Review, Janine Wedel, Collision and Collusion (3)
Janine Wedel, Collision and Collusion, Palgrave Macmillan (2001).
Common acronyms: Harvard Institute for International Development (HIID); United States Agency for International Development (USAID; main distributor of US government aid); Russian Soviet Federation of Socialist Republics (RFSFR, constituent of the USSR)—after 1992, the Russian Federation (RF);
(Part 1; part 2)
SUMMARY
One of the maddening things about this book is that Prof. Wedel seems to have no discernible philosophy. On the one hand, she objects to the strategy, adopted by USAID, of attempting to bypass existing governments in favor of direct assistance to privatizing firms (praising European programs that did the opposite; see p.36); on the other, she objects to the US government being co-opted by specific politicians (the gist of Chapter 4).1 On the one hand, she objects to capricious control over funding by bureaucrats in Washington (who did not give field representatives enough autonomy—pp.33-34); on the other hand, region organization of US aid rather than national programs gives program managers too much power to shift funding to politically pliant governments (endnote 74, p.35). On the one hand she objects to the politicization of economic policies, so that consultants took sides in political elections.2 On the other hand, she attacks the arrogance and certitude of the (naturalized Russian-)American advisers.
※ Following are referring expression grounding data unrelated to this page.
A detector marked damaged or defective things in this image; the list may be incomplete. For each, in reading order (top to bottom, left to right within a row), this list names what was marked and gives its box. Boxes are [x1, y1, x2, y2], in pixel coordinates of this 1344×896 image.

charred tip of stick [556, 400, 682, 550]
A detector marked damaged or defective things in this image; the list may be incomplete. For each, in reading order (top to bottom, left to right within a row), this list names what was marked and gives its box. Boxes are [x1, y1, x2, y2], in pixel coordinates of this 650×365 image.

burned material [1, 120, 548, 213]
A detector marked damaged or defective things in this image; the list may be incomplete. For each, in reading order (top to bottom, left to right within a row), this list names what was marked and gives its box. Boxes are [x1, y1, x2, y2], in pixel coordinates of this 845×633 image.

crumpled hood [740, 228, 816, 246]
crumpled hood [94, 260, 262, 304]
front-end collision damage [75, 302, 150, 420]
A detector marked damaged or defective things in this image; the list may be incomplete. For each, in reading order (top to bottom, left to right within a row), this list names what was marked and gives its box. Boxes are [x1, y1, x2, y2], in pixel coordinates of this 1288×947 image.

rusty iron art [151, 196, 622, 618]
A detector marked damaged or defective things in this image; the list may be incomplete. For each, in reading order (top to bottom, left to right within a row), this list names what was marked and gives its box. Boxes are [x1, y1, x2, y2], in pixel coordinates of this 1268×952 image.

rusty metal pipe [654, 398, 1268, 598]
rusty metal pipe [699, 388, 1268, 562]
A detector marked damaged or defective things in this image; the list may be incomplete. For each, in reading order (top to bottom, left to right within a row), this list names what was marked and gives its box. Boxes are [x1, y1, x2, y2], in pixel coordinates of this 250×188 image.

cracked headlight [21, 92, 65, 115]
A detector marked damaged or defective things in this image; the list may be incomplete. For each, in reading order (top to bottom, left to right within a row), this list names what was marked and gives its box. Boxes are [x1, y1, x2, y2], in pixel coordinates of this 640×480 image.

Wedel mentioned3 that much of her research came from Anne Williamson, author of Contagion (unpublished). Her testimony to Congress4 at once struck me as a version of Wedel's own account of events, but without the diffidence. While Wedel's account seems to hover between explicitly blaming USAID for Cold War 2, and backpedaling, Williamson minces no words (there are subtle differences: Wedel is a trained anthropologist, whereas Williamson discusses the Russians as if they were a challenging breed of horse, bred centuries ago to require a firm guiding hand.). Williamson praises Larisa Pyasheva (or Piasheva), a staff adviser to Moscow Mayor Gavril Popov, as having concocted a plan for privatization that would have totally and suddenly resolved all the country's problems at once; and blames the US for total disaster by failing to seek her out and compel the Russian authorities to implement her plan.5 That, and her admiration for Wilhelm Röpke's presumed creation of postwar Germany, suggested that Russia was a totally blank slate on which a cohesive USA could write whatever it wanted—"us," with our global monopoly on agency and our unique potential to know the Truth (if only "we" really wanted to).
Anne Williamson may, or may not, be an avatar of Janine Wedel herself. Wedel is the well-nigh Quelle of allegations that the US government, deceived by Harvard, decisively and maliciously intervened to promote fake market liberals like Anatoly Chubais and Yegor Gaidar (instead of real ones like Grigory Yavlinksy or Larisa Pyasheva), thereby turning Russians against the ideals of democracy and free markets. Even Matt Taibi and Mark Ames (in The Exile, 2000, p.237), distinguished journalists themselves, cite Prof. Wedel's work as evidence of this. Wedel's writing is extremely abstract, focused mainly on expenditures as conclusive evidence of agency; this agency is always decisive,and always misguided (actually, insidious).
Click for larger image Russian Constitutional Crisis, October 1993 |
Anyone with the slightest familiarity with the authors who wrote for Exiled, or friends like Matt Bivens (1997), knows these people are not remotely admirers of USAID. But they're also not enthusiasts for the ideology of free markets embraced by Janine Wedel. For them, the problem was not that voucherization was adopted (whether under foreign pressure or not), it was that privatization was given top billing. If I have understood them correctly, the real problem was that actual markets, let alone free markets, simply did not exist in Russia c.1991-1996; so "privatization" would necessarily mean plunder, not competitive management. And arguably radical market reforms really weren't what Russia needed, then or now.